В Петербурге меж тем в минувшем году увидели свет как минимум три мощные режиссерские работы - "Гамлет" Валерия Фокина, "Три сестры" Льва Додина и "Москва-Петушки" Андрея Жолдака. Каждая из которых стала предметом дискуссий, несогласий, раздражений, ломки копий и взаимных обид. И это, что ни говори, куда лучше вежливой скуки, хуже которой вообще ничего нет. Даже "Три сестры", вроде бы самая расхваленная из громких питерских премьер, стала предметом для весьма острой полемики: попытался ли Мастер в этой работе гальванизировать умирающую театральную традицию (освоение классического текста, выполненное в привычном фарватере, - с бережным отношением к тексту, с кантиленой человеческих отношений, без бьющих в глаза формальных изысков и острой социальности) или убедительно доказал, что эта традиция вообще бессмертна?
"Гамлет" Фокина и вовсе "удостоился" не только похвал, но и самых настоящих погромов. Худруку Александринки, которая, к слову сказать (опять же по совокупности интересных премьер, отнюдь не только фокинских), вполне может претендовать на звание лучшего театра года, досталось как раз за непочтительное отношение к тексту, за купюры, за отсебятину, за стилевую чересполосицу. Между тем именно чересполосица времени и его смысловая пустота в этом "Гамлете" оказались наконец-то по-настоящему отрефлексированы. Фокин явил нам конвульсивную попытку времени осознать свою выхолощенность, мерзость, убожество. Осознать и высказать устами не философа, не романтика, не нонконформиста, а бедокуристого мажора, вдруг обнаружившего способность к рефлексии. И жалкая, нелепая, даже смехотворная попытка этого Гамлета вправить веку сустав в спектакле Александринки оказалась последним, что еще как-то связывает нас с миром гуманистических ценностей.

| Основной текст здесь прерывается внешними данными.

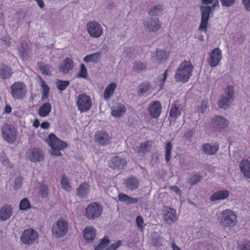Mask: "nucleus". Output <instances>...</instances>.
<instances>
[{"label": "nucleus", "instance_id": "c85d7f7f", "mask_svg": "<svg viewBox=\"0 0 250 250\" xmlns=\"http://www.w3.org/2000/svg\"><path fill=\"white\" fill-rule=\"evenodd\" d=\"M96 236V230L92 227H86L83 230V237L87 241H93Z\"/></svg>", "mask_w": 250, "mask_h": 250}, {"label": "nucleus", "instance_id": "37998d69", "mask_svg": "<svg viewBox=\"0 0 250 250\" xmlns=\"http://www.w3.org/2000/svg\"><path fill=\"white\" fill-rule=\"evenodd\" d=\"M167 69H166L162 76H159L158 77V81L156 82L157 84L159 86V89L161 90L163 88L167 76Z\"/></svg>", "mask_w": 250, "mask_h": 250}, {"label": "nucleus", "instance_id": "6ab92c4d", "mask_svg": "<svg viewBox=\"0 0 250 250\" xmlns=\"http://www.w3.org/2000/svg\"><path fill=\"white\" fill-rule=\"evenodd\" d=\"M127 162L125 158L119 156L113 157L110 160V167L114 169L124 168L126 165Z\"/></svg>", "mask_w": 250, "mask_h": 250}, {"label": "nucleus", "instance_id": "bf43d9fd", "mask_svg": "<svg viewBox=\"0 0 250 250\" xmlns=\"http://www.w3.org/2000/svg\"><path fill=\"white\" fill-rule=\"evenodd\" d=\"M246 9L247 11H250V0H242Z\"/></svg>", "mask_w": 250, "mask_h": 250}, {"label": "nucleus", "instance_id": "7ed1b4c3", "mask_svg": "<svg viewBox=\"0 0 250 250\" xmlns=\"http://www.w3.org/2000/svg\"><path fill=\"white\" fill-rule=\"evenodd\" d=\"M10 90L11 96L15 100H22L27 93V86L22 82H14L10 86Z\"/></svg>", "mask_w": 250, "mask_h": 250}, {"label": "nucleus", "instance_id": "473e14b6", "mask_svg": "<svg viewBox=\"0 0 250 250\" xmlns=\"http://www.w3.org/2000/svg\"><path fill=\"white\" fill-rule=\"evenodd\" d=\"M88 190V184L86 182L83 183L77 189V195L81 198H84L87 195Z\"/></svg>", "mask_w": 250, "mask_h": 250}, {"label": "nucleus", "instance_id": "a19ab883", "mask_svg": "<svg viewBox=\"0 0 250 250\" xmlns=\"http://www.w3.org/2000/svg\"><path fill=\"white\" fill-rule=\"evenodd\" d=\"M38 66L39 69L41 71V72L45 75H51V71L50 68L51 66L48 64H45L42 62H38Z\"/></svg>", "mask_w": 250, "mask_h": 250}, {"label": "nucleus", "instance_id": "dca6fc26", "mask_svg": "<svg viewBox=\"0 0 250 250\" xmlns=\"http://www.w3.org/2000/svg\"><path fill=\"white\" fill-rule=\"evenodd\" d=\"M148 112L152 118L157 119L162 112V105L159 101L151 102L148 108Z\"/></svg>", "mask_w": 250, "mask_h": 250}, {"label": "nucleus", "instance_id": "a211bd4d", "mask_svg": "<svg viewBox=\"0 0 250 250\" xmlns=\"http://www.w3.org/2000/svg\"><path fill=\"white\" fill-rule=\"evenodd\" d=\"M27 156L30 160L36 162L40 161L44 158L42 150L39 148H31L27 152Z\"/></svg>", "mask_w": 250, "mask_h": 250}, {"label": "nucleus", "instance_id": "c756f323", "mask_svg": "<svg viewBox=\"0 0 250 250\" xmlns=\"http://www.w3.org/2000/svg\"><path fill=\"white\" fill-rule=\"evenodd\" d=\"M169 55L168 52H166L163 50L157 49L156 51L155 56H152V58L158 62H161L166 61L169 57Z\"/></svg>", "mask_w": 250, "mask_h": 250}, {"label": "nucleus", "instance_id": "5fc2aeb1", "mask_svg": "<svg viewBox=\"0 0 250 250\" xmlns=\"http://www.w3.org/2000/svg\"><path fill=\"white\" fill-rule=\"evenodd\" d=\"M208 103L207 101H203L201 104L199 111L201 113H204L208 108Z\"/></svg>", "mask_w": 250, "mask_h": 250}, {"label": "nucleus", "instance_id": "b1692460", "mask_svg": "<svg viewBox=\"0 0 250 250\" xmlns=\"http://www.w3.org/2000/svg\"><path fill=\"white\" fill-rule=\"evenodd\" d=\"M182 110V107L181 105L178 102H175L171 106L169 116L172 118L176 119L180 116Z\"/></svg>", "mask_w": 250, "mask_h": 250}, {"label": "nucleus", "instance_id": "0eeeda50", "mask_svg": "<svg viewBox=\"0 0 250 250\" xmlns=\"http://www.w3.org/2000/svg\"><path fill=\"white\" fill-rule=\"evenodd\" d=\"M103 211V207L97 202L89 204L85 208V216L89 219L93 220L99 217Z\"/></svg>", "mask_w": 250, "mask_h": 250}, {"label": "nucleus", "instance_id": "a18cd8bd", "mask_svg": "<svg viewBox=\"0 0 250 250\" xmlns=\"http://www.w3.org/2000/svg\"><path fill=\"white\" fill-rule=\"evenodd\" d=\"M80 68L77 77L86 79L88 76V73L85 65L83 63H82L80 65Z\"/></svg>", "mask_w": 250, "mask_h": 250}, {"label": "nucleus", "instance_id": "09e8293b", "mask_svg": "<svg viewBox=\"0 0 250 250\" xmlns=\"http://www.w3.org/2000/svg\"><path fill=\"white\" fill-rule=\"evenodd\" d=\"M163 11L162 6L158 5L151 8L149 11V15L152 16H156L160 14Z\"/></svg>", "mask_w": 250, "mask_h": 250}, {"label": "nucleus", "instance_id": "680f3d73", "mask_svg": "<svg viewBox=\"0 0 250 250\" xmlns=\"http://www.w3.org/2000/svg\"><path fill=\"white\" fill-rule=\"evenodd\" d=\"M170 189L174 191L177 194L181 195V192L180 188L177 186H172L170 187Z\"/></svg>", "mask_w": 250, "mask_h": 250}, {"label": "nucleus", "instance_id": "cd10ccee", "mask_svg": "<svg viewBox=\"0 0 250 250\" xmlns=\"http://www.w3.org/2000/svg\"><path fill=\"white\" fill-rule=\"evenodd\" d=\"M240 168L244 175L250 179V162L247 159H244L240 163Z\"/></svg>", "mask_w": 250, "mask_h": 250}, {"label": "nucleus", "instance_id": "c9c22d12", "mask_svg": "<svg viewBox=\"0 0 250 250\" xmlns=\"http://www.w3.org/2000/svg\"><path fill=\"white\" fill-rule=\"evenodd\" d=\"M118 199L120 201L124 202L127 204H135L138 202V199L132 198L128 195L121 193L118 195Z\"/></svg>", "mask_w": 250, "mask_h": 250}, {"label": "nucleus", "instance_id": "f257e3e1", "mask_svg": "<svg viewBox=\"0 0 250 250\" xmlns=\"http://www.w3.org/2000/svg\"><path fill=\"white\" fill-rule=\"evenodd\" d=\"M193 66L190 61L182 62L177 68L175 75V79L181 83L187 82L192 75Z\"/></svg>", "mask_w": 250, "mask_h": 250}, {"label": "nucleus", "instance_id": "4d7b16f0", "mask_svg": "<svg viewBox=\"0 0 250 250\" xmlns=\"http://www.w3.org/2000/svg\"><path fill=\"white\" fill-rule=\"evenodd\" d=\"M223 6L226 7H230L235 2V0H220Z\"/></svg>", "mask_w": 250, "mask_h": 250}, {"label": "nucleus", "instance_id": "6e6552de", "mask_svg": "<svg viewBox=\"0 0 250 250\" xmlns=\"http://www.w3.org/2000/svg\"><path fill=\"white\" fill-rule=\"evenodd\" d=\"M68 224L67 222L63 219L59 220L56 224L52 227V233L56 237L61 238L67 232Z\"/></svg>", "mask_w": 250, "mask_h": 250}, {"label": "nucleus", "instance_id": "2f4dec72", "mask_svg": "<svg viewBox=\"0 0 250 250\" xmlns=\"http://www.w3.org/2000/svg\"><path fill=\"white\" fill-rule=\"evenodd\" d=\"M12 74V69L8 66L2 64L0 66V77L2 79L9 78Z\"/></svg>", "mask_w": 250, "mask_h": 250}, {"label": "nucleus", "instance_id": "bb28decb", "mask_svg": "<svg viewBox=\"0 0 250 250\" xmlns=\"http://www.w3.org/2000/svg\"><path fill=\"white\" fill-rule=\"evenodd\" d=\"M229 193L227 190H220L214 192L210 197V201L213 202L227 198Z\"/></svg>", "mask_w": 250, "mask_h": 250}, {"label": "nucleus", "instance_id": "603ef678", "mask_svg": "<svg viewBox=\"0 0 250 250\" xmlns=\"http://www.w3.org/2000/svg\"><path fill=\"white\" fill-rule=\"evenodd\" d=\"M201 179V176L197 174L193 175L190 178L189 183L191 185L196 184Z\"/></svg>", "mask_w": 250, "mask_h": 250}, {"label": "nucleus", "instance_id": "864d4df0", "mask_svg": "<svg viewBox=\"0 0 250 250\" xmlns=\"http://www.w3.org/2000/svg\"><path fill=\"white\" fill-rule=\"evenodd\" d=\"M136 223L137 227L141 230H143L144 228V220L143 218L140 216H138L136 218Z\"/></svg>", "mask_w": 250, "mask_h": 250}, {"label": "nucleus", "instance_id": "f03ea898", "mask_svg": "<svg viewBox=\"0 0 250 250\" xmlns=\"http://www.w3.org/2000/svg\"><path fill=\"white\" fill-rule=\"evenodd\" d=\"M47 143L52 149L51 154L56 156H61L62 154L61 150H62L68 146L66 142L60 140L53 133L49 135Z\"/></svg>", "mask_w": 250, "mask_h": 250}, {"label": "nucleus", "instance_id": "4c0bfd02", "mask_svg": "<svg viewBox=\"0 0 250 250\" xmlns=\"http://www.w3.org/2000/svg\"><path fill=\"white\" fill-rule=\"evenodd\" d=\"M152 145L151 141H146L140 144L138 150L139 153L145 154L149 151V149Z\"/></svg>", "mask_w": 250, "mask_h": 250}, {"label": "nucleus", "instance_id": "0e129e2a", "mask_svg": "<svg viewBox=\"0 0 250 250\" xmlns=\"http://www.w3.org/2000/svg\"><path fill=\"white\" fill-rule=\"evenodd\" d=\"M41 126L42 128L47 129L50 126V124L48 122H44L41 124Z\"/></svg>", "mask_w": 250, "mask_h": 250}, {"label": "nucleus", "instance_id": "58836bf2", "mask_svg": "<svg viewBox=\"0 0 250 250\" xmlns=\"http://www.w3.org/2000/svg\"><path fill=\"white\" fill-rule=\"evenodd\" d=\"M146 68V63L143 62L141 61H136L133 65V70L134 72L140 73L145 70Z\"/></svg>", "mask_w": 250, "mask_h": 250}, {"label": "nucleus", "instance_id": "f704fd0d", "mask_svg": "<svg viewBox=\"0 0 250 250\" xmlns=\"http://www.w3.org/2000/svg\"><path fill=\"white\" fill-rule=\"evenodd\" d=\"M117 85L114 83H110L105 89L104 92V96L105 99H108L111 97L114 93Z\"/></svg>", "mask_w": 250, "mask_h": 250}, {"label": "nucleus", "instance_id": "f3484780", "mask_svg": "<svg viewBox=\"0 0 250 250\" xmlns=\"http://www.w3.org/2000/svg\"><path fill=\"white\" fill-rule=\"evenodd\" d=\"M222 59V51L219 48L213 49L210 53L208 62L211 67L217 66Z\"/></svg>", "mask_w": 250, "mask_h": 250}, {"label": "nucleus", "instance_id": "338daca9", "mask_svg": "<svg viewBox=\"0 0 250 250\" xmlns=\"http://www.w3.org/2000/svg\"><path fill=\"white\" fill-rule=\"evenodd\" d=\"M12 108L9 105H7L5 107L4 111L6 113H10L11 112Z\"/></svg>", "mask_w": 250, "mask_h": 250}, {"label": "nucleus", "instance_id": "ea45409f", "mask_svg": "<svg viewBox=\"0 0 250 250\" xmlns=\"http://www.w3.org/2000/svg\"><path fill=\"white\" fill-rule=\"evenodd\" d=\"M40 82V85L42 89V99H46L48 97V94L50 88L48 85L46 83L44 80H43L41 77H39Z\"/></svg>", "mask_w": 250, "mask_h": 250}, {"label": "nucleus", "instance_id": "49530a36", "mask_svg": "<svg viewBox=\"0 0 250 250\" xmlns=\"http://www.w3.org/2000/svg\"><path fill=\"white\" fill-rule=\"evenodd\" d=\"M61 186L66 191H70L71 187L69 184V181L65 175H63L61 179Z\"/></svg>", "mask_w": 250, "mask_h": 250}, {"label": "nucleus", "instance_id": "393cba45", "mask_svg": "<svg viewBox=\"0 0 250 250\" xmlns=\"http://www.w3.org/2000/svg\"><path fill=\"white\" fill-rule=\"evenodd\" d=\"M73 62L69 58L64 59L59 67L60 71L63 73H68L73 67Z\"/></svg>", "mask_w": 250, "mask_h": 250}, {"label": "nucleus", "instance_id": "13d9d810", "mask_svg": "<svg viewBox=\"0 0 250 250\" xmlns=\"http://www.w3.org/2000/svg\"><path fill=\"white\" fill-rule=\"evenodd\" d=\"M20 56L23 60H27L28 58V54L25 49H21L20 52Z\"/></svg>", "mask_w": 250, "mask_h": 250}, {"label": "nucleus", "instance_id": "e2e57ef3", "mask_svg": "<svg viewBox=\"0 0 250 250\" xmlns=\"http://www.w3.org/2000/svg\"><path fill=\"white\" fill-rule=\"evenodd\" d=\"M0 160L3 165H7L9 163V161L5 156H1Z\"/></svg>", "mask_w": 250, "mask_h": 250}, {"label": "nucleus", "instance_id": "aec40b11", "mask_svg": "<svg viewBox=\"0 0 250 250\" xmlns=\"http://www.w3.org/2000/svg\"><path fill=\"white\" fill-rule=\"evenodd\" d=\"M13 208L11 205H6L0 209V221H5L12 215Z\"/></svg>", "mask_w": 250, "mask_h": 250}, {"label": "nucleus", "instance_id": "c03bdc74", "mask_svg": "<svg viewBox=\"0 0 250 250\" xmlns=\"http://www.w3.org/2000/svg\"><path fill=\"white\" fill-rule=\"evenodd\" d=\"M150 83L149 82H145L142 83L139 86L138 94L143 95L146 93L150 88Z\"/></svg>", "mask_w": 250, "mask_h": 250}, {"label": "nucleus", "instance_id": "052dcab7", "mask_svg": "<svg viewBox=\"0 0 250 250\" xmlns=\"http://www.w3.org/2000/svg\"><path fill=\"white\" fill-rule=\"evenodd\" d=\"M242 250H250V241H245L243 247L242 248Z\"/></svg>", "mask_w": 250, "mask_h": 250}, {"label": "nucleus", "instance_id": "774afa93", "mask_svg": "<svg viewBox=\"0 0 250 250\" xmlns=\"http://www.w3.org/2000/svg\"><path fill=\"white\" fill-rule=\"evenodd\" d=\"M171 246L173 250H182L174 243H172Z\"/></svg>", "mask_w": 250, "mask_h": 250}, {"label": "nucleus", "instance_id": "5701e85b", "mask_svg": "<svg viewBox=\"0 0 250 250\" xmlns=\"http://www.w3.org/2000/svg\"><path fill=\"white\" fill-rule=\"evenodd\" d=\"M219 145L215 143L213 146L209 144H205L202 146V149L203 152L208 155H213L215 154L219 149Z\"/></svg>", "mask_w": 250, "mask_h": 250}, {"label": "nucleus", "instance_id": "1a4fd4ad", "mask_svg": "<svg viewBox=\"0 0 250 250\" xmlns=\"http://www.w3.org/2000/svg\"><path fill=\"white\" fill-rule=\"evenodd\" d=\"M3 139L8 143L12 144L17 138V132L14 127L8 124H4L1 128Z\"/></svg>", "mask_w": 250, "mask_h": 250}, {"label": "nucleus", "instance_id": "69168bd1", "mask_svg": "<svg viewBox=\"0 0 250 250\" xmlns=\"http://www.w3.org/2000/svg\"><path fill=\"white\" fill-rule=\"evenodd\" d=\"M214 0H202V5H208L213 2Z\"/></svg>", "mask_w": 250, "mask_h": 250}, {"label": "nucleus", "instance_id": "423d86ee", "mask_svg": "<svg viewBox=\"0 0 250 250\" xmlns=\"http://www.w3.org/2000/svg\"><path fill=\"white\" fill-rule=\"evenodd\" d=\"M233 99V87L232 86H228L225 89L224 94L218 102L219 107L225 109H227L230 105Z\"/></svg>", "mask_w": 250, "mask_h": 250}, {"label": "nucleus", "instance_id": "de8ad7c7", "mask_svg": "<svg viewBox=\"0 0 250 250\" xmlns=\"http://www.w3.org/2000/svg\"><path fill=\"white\" fill-rule=\"evenodd\" d=\"M57 86L58 89L61 91L64 90L69 85V82L68 81H62L57 80Z\"/></svg>", "mask_w": 250, "mask_h": 250}, {"label": "nucleus", "instance_id": "412c9836", "mask_svg": "<svg viewBox=\"0 0 250 250\" xmlns=\"http://www.w3.org/2000/svg\"><path fill=\"white\" fill-rule=\"evenodd\" d=\"M124 184L126 188L129 190H133L138 188L139 182L136 177L131 176L125 180Z\"/></svg>", "mask_w": 250, "mask_h": 250}, {"label": "nucleus", "instance_id": "3c124183", "mask_svg": "<svg viewBox=\"0 0 250 250\" xmlns=\"http://www.w3.org/2000/svg\"><path fill=\"white\" fill-rule=\"evenodd\" d=\"M39 193L43 198H46L48 195V188L47 185H41L40 187Z\"/></svg>", "mask_w": 250, "mask_h": 250}, {"label": "nucleus", "instance_id": "9b49d317", "mask_svg": "<svg viewBox=\"0 0 250 250\" xmlns=\"http://www.w3.org/2000/svg\"><path fill=\"white\" fill-rule=\"evenodd\" d=\"M109 242V238L108 236H105L101 240L100 243L95 247L94 249L95 250H116L122 244V241L118 240L115 243L107 247Z\"/></svg>", "mask_w": 250, "mask_h": 250}, {"label": "nucleus", "instance_id": "e433bc0d", "mask_svg": "<svg viewBox=\"0 0 250 250\" xmlns=\"http://www.w3.org/2000/svg\"><path fill=\"white\" fill-rule=\"evenodd\" d=\"M145 25L146 28L149 31H156L160 27V24L158 19L153 20L150 22H147Z\"/></svg>", "mask_w": 250, "mask_h": 250}, {"label": "nucleus", "instance_id": "2eb2a0df", "mask_svg": "<svg viewBox=\"0 0 250 250\" xmlns=\"http://www.w3.org/2000/svg\"><path fill=\"white\" fill-rule=\"evenodd\" d=\"M94 138L96 143L103 146L108 145L111 141V137L108 133L103 130L97 131Z\"/></svg>", "mask_w": 250, "mask_h": 250}, {"label": "nucleus", "instance_id": "39448f33", "mask_svg": "<svg viewBox=\"0 0 250 250\" xmlns=\"http://www.w3.org/2000/svg\"><path fill=\"white\" fill-rule=\"evenodd\" d=\"M78 110L81 113L88 111L92 106V101L90 97L86 94L79 95L76 103Z\"/></svg>", "mask_w": 250, "mask_h": 250}, {"label": "nucleus", "instance_id": "8fccbe9b", "mask_svg": "<svg viewBox=\"0 0 250 250\" xmlns=\"http://www.w3.org/2000/svg\"><path fill=\"white\" fill-rule=\"evenodd\" d=\"M30 208L31 205L27 198H25L21 200L20 204V209L21 210H26Z\"/></svg>", "mask_w": 250, "mask_h": 250}, {"label": "nucleus", "instance_id": "4468645a", "mask_svg": "<svg viewBox=\"0 0 250 250\" xmlns=\"http://www.w3.org/2000/svg\"><path fill=\"white\" fill-rule=\"evenodd\" d=\"M86 26L88 33L93 38H99L103 34V29L97 22H89L87 23Z\"/></svg>", "mask_w": 250, "mask_h": 250}, {"label": "nucleus", "instance_id": "7c9ffc66", "mask_svg": "<svg viewBox=\"0 0 250 250\" xmlns=\"http://www.w3.org/2000/svg\"><path fill=\"white\" fill-rule=\"evenodd\" d=\"M51 105L49 103L43 104L39 108L38 114L41 117H46L51 112Z\"/></svg>", "mask_w": 250, "mask_h": 250}, {"label": "nucleus", "instance_id": "79ce46f5", "mask_svg": "<svg viewBox=\"0 0 250 250\" xmlns=\"http://www.w3.org/2000/svg\"><path fill=\"white\" fill-rule=\"evenodd\" d=\"M172 144L170 142H167L165 145V161L168 163L171 158Z\"/></svg>", "mask_w": 250, "mask_h": 250}, {"label": "nucleus", "instance_id": "a878e982", "mask_svg": "<svg viewBox=\"0 0 250 250\" xmlns=\"http://www.w3.org/2000/svg\"><path fill=\"white\" fill-rule=\"evenodd\" d=\"M126 112V108L122 104H117L111 107V115L115 117L121 116Z\"/></svg>", "mask_w": 250, "mask_h": 250}, {"label": "nucleus", "instance_id": "f8f14e48", "mask_svg": "<svg viewBox=\"0 0 250 250\" xmlns=\"http://www.w3.org/2000/svg\"><path fill=\"white\" fill-rule=\"evenodd\" d=\"M38 238V232L32 229L24 230L21 237L22 243L28 245L33 244Z\"/></svg>", "mask_w": 250, "mask_h": 250}, {"label": "nucleus", "instance_id": "72a5a7b5", "mask_svg": "<svg viewBox=\"0 0 250 250\" xmlns=\"http://www.w3.org/2000/svg\"><path fill=\"white\" fill-rule=\"evenodd\" d=\"M101 57L100 53L96 52L90 55H88L84 57L83 61L86 62H92L97 63L99 62Z\"/></svg>", "mask_w": 250, "mask_h": 250}, {"label": "nucleus", "instance_id": "20e7f679", "mask_svg": "<svg viewBox=\"0 0 250 250\" xmlns=\"http://www.w3.org/2000/svg\"><path fill=\"white\" fill-rule=\"evenodd\" d=\"M219 220L224 227H233L237 223V215L233 211L227 209L221 212Z\"/></svg>", "mask_w": 250, "mask_h": 250}, {"label": "nucleus", "instance_id": "ddd939ff", "mask_svg": "<svg viewBox=\"0 0 250 250\" xmlns=\"http://www.w3.org/2000/svg\"><path fill=\"white\" fill-rule=\"evenodd\" d=\"M163 216L164 221L169 225L174 224L178 219L176 210L169 207L165 208Z\"/></svg>", "mask_w": 250, "mask_h": 250}, {"label": "nucleus", "instance_id": "4be33fe9", "mask_svg": "<svg viewBox=\"0 0 250 250\" xmlns=\"http://www.w3.org/2000/svg\"><path fill=\"white\" fill-rule=\"evenodd\" d=\"M228 123L227 119L220 116H215L212 120L213 127L217 129H221L226 127L228 125Z\"/></svg>", "mask_w": 250, "mask_h": 250}, {"label": "nucleus", "instance_id": "6e6d98bb", "mask_svg": "<svg viewBox=\"0 0 250 250\" xmlns=\"http://www.w3.org/2000/svg\"><path fill=\"white\" fill-rule=\"evenodd\" d=\"M22 179L23 178L21 176H19L16 179L14 184V188L18 189L21 187Z\"/></svg>", "mask_w": 250, "mask_h": 250}, {"label": "nucleus", "instance_id": "9d476101", "mask_svg": "<svg viewBox=\"0 0 250 250\" xmlns=\"http://www.w3.org/2000/svg\"><path fill=\"white\" fill-rule=\"evenodd\" d=\"M200 8L201 12V21L199 29L206 32L211 8L209 6L201 5Z\"/></svg>", "mask_w": 250, "mask_h": 250}]
</instances>
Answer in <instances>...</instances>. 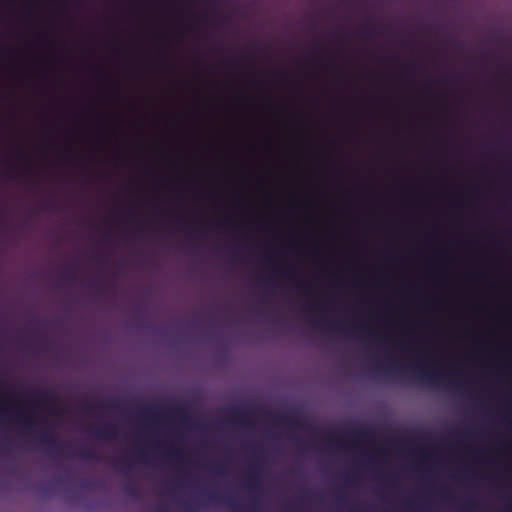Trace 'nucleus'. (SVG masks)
<instances>
[{
	"label": "nucleus",
	"mask_w": 512,
	"mask_h": 512,
	"mask_svg": "<svg viewBox=\"0 0 512 512\" xmlns=\"http://www.w3.org/2000/svg\"><path fill=\"white\" fill-rule=\"evenodd\" d=\"M38 442L47 448L53 456L69 455L70 446H64L58 442L55 435L50 430H43L38 438Z\"/></svg>",
	"instance_id": "1"
},
{
	"label": "nucleus",
	"mask_w": 512,
	"mask_h": 512,
	"mask_svg": "<svg viewBox=\"0 0 512 512\" xmlns=\"http://www.w3.org/2000/svg\"><path fill=\"white\" fill-rule=\"evenodd\" d=\"M360 439L370 440L371 431L365 428H360L354 431L352 437L330 435L327 439V442L330 448H342L348 442H351L353 445H357L358 440Z\"/></svg>",
	"instance_id": "2"
},
{
	"label": "nucleus",
	"mask_w": 512,
	"mask_h": 512,
	"mask_svg": "<svg viewBox=\"0 0 512 512\" xmlns=\"http://www.w3.org/2000/svg\"><path fill=\"white\" fill-rule=\"evenodd\" d=\"M91 433L98 439L112 440L119 437V429L112 423H103L101 425L92 426Z\"/></svg>",
	"instance_id": "3"
},
{
	"label": "nucleus",
	"mask_w": 512,
	"mask_h": 512,
	"mask_svg": "<svg viewBox=\"0 0 512 512\" xmlns=\"http://www.w3.org/2000/svg\"><path fill=\"white\" fill-rule=\"evenodd\" d=\"M249 409L245 408H234L231 411V420L234 423L240 424L247 429H252L254 427V422L249 418L250 414Z\"/></svg>",
	"instance_id": "4"
},
{
	"label": "nucleus",
	"mask_w": 512,
	"mask_h": 512,
	"mask_svg": "<svg viewBox=\"0 0 512 512\" xmlns=\"http://www.w3.org/2000/svg\"><path fill=\"white\" fill-rule=\"evenodd\" d=\"M169 414L172 417L179 419L183 424L192 426V418L185 405L176 404L169 408Z\"/></svg>",
	"instance_id": "5"
},
{
	"label": "nucleus",
	"mask_w": 512,
	"mask_h": 512,
	"mask_svg": "<svg viewBox=\"0 0 512 512\" xmlns=\"http://www.w3.org/2000/svg\"><path fill=\"white\" fill-rule=\"evenodd\" d=\"M260 472L261 468L258 463H253L250 467V473L247 478V487L250 490H255L260 485Z\"/></svg>",
	"instance_id": "6"
},
{
	"label": "nucleus",
	"mask_w": 512,
	"mask_h": 512,
	"mask_svg": "<svg viewBox=\"0 0 512 512\" xmlns=\"http://www.w3.org/2000/svg\"><path fill=\"white\" fill-rule=\"evenodd\" d=\"M274 421L282 425H288L290 427L301 428L303 427L298 416L291 414H277L274 416Z\"/></svg>",
	"instance_id": "7"
},
{
	"label": "nucleus",
	"mask_w": 512,
	"mask_h": 512,
	"mask_svg": "<svg viewBox=\"0 0 512 512\" xmlns=\"http://www.w3.org/2000/svg\"><path fill=\"white\" fill-rule=\"evenodd\" d=\"M202 497L211 503H224L227 506L235 507V503L231 497L228 496H220L219 494L212 491H204L201 493Z\"/></svg>",
	"instance_id": "8"
},
{
	"label": "nucleus",
	"mask_w": 512,
	"mask_h": 512,
	"mask_svg": "<svg viewBox=\"0 0 512 512\" xmlns=\"http://www.w3.org/2000/svg\"><path fill=\"white\" fill-rule=\"evenodd\" d=\"M75 455L84 460L100 461V458L90 448H80L76 451Z\"/></svg>",
	"instance_id": "9"
},
{
	"label": "nucleus",
	"mask_w": 512,
	"mask_h": 512,
	"mask_svg": "<svg viewBox=\"0 0 512 512\" xmlns=\"http://www.w3.org/2000/svg\"><path fill=\"white\" fill-rule=\"evenodd\" d=\"M37 400L43 404L52 405L55 403V396L51 391H40L37 394Z\"/></svg>",
	"instance_id": "10"
},
{
	"label": "nucleus",
	"mask_w": 512,
	"mask_h": 512,
	"mask_svg": "<svg viewBox=\"0 0 512 512\" xmlns=\"http://www.w3.org/2000/svg\"><path fill=\"white\" fill-rule=\"evenodd\" d=\"M416 375L419 378L425 379V380L430 381V382H437L439 380V374L435 373V372L430 373V372L423 371L421 369H417L416 370Z\"/></svg>",
	"instance_id": "11"
},
{
	"label": "nucleus",
	"mask_w": 512,
	"mask_h": 512,
	"mask_svg": "<svg viewBox=\"0 0 512 512\" xmlns=\"http://www.w3.org/2000/svg\"><path fill=\"white\" fill-rule=\"evenodd\" d=\"M328 327L331 331H336L343 335L348 333V329L346 328V326L340 322H329Z\"/></svg>",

Ну и, наконец, "великий и ужасный" Жолдак с "Москвой-Петушками". Тут раскол среди критиков и зрителей, как говорится, налицо. Как налицо и мощный личный прорыв, который совершил в этом спектакле необузданный в своих формальных поисках режиссер. Он наконец отошел от несколько затянувшегося в его биографии периода after-Касторф, то бишь отказался от облюбованного им вслед за немецким мэтром жанра непрерывной сценической истерики, и выпустил спектакль глубокий, возвышенный и мудрый. С несколькими прекрасными актерскими работами (особых слов заслуживает выдающийся артист Эймунтаса Някрошюса Владас Багдонас, раскрывшийся совершенно по-новому в роли Венички). Неистовый радикал сумел найти фантастически точный театральный эквивалент тем "американским горкам", на которых катается сам автор текста, - от материально-телесного низа к надмирным высотам. И то, как соединяются в этом спектакле Жолдака метафорическая струя и фарсовая стихия, достойно, на мой взгляд, отдельного театроведческого исследования.
Призвавший Жолдака под свои знамена Сергей Шуб, известный руководитель питерского фестиваля-театра "Балтийский дом", где и была выпущена премьера, совершил поступок, который впору назвать мужественным. Собирать питерскую публику в огромный зал "Балтдома" - задача вообще не из легких, а уж в случае с непредсказуемым Жолдаком она кажется и вовсе невыполнимой. Но, во-первых, зал все же собирается, а те зрители, которые досиживают-таки до конца этого четырехчасового зрелища, устраивают настоящую овацию. А во-вторых (точнее, как раз - во-первых), именно такие поступки потом входят в историю театра. Зато милые, скромные, не вызывающие никаких нареканий премьеры моментально забываются. В минувшем году спектакли, которые войдут в историю театра, были поставлены именно в Питере. Остается надеяться, что в 2011 году они появятся и в Москве. Ведь именно ради них искусство театра, вообще-то говоря, и существует.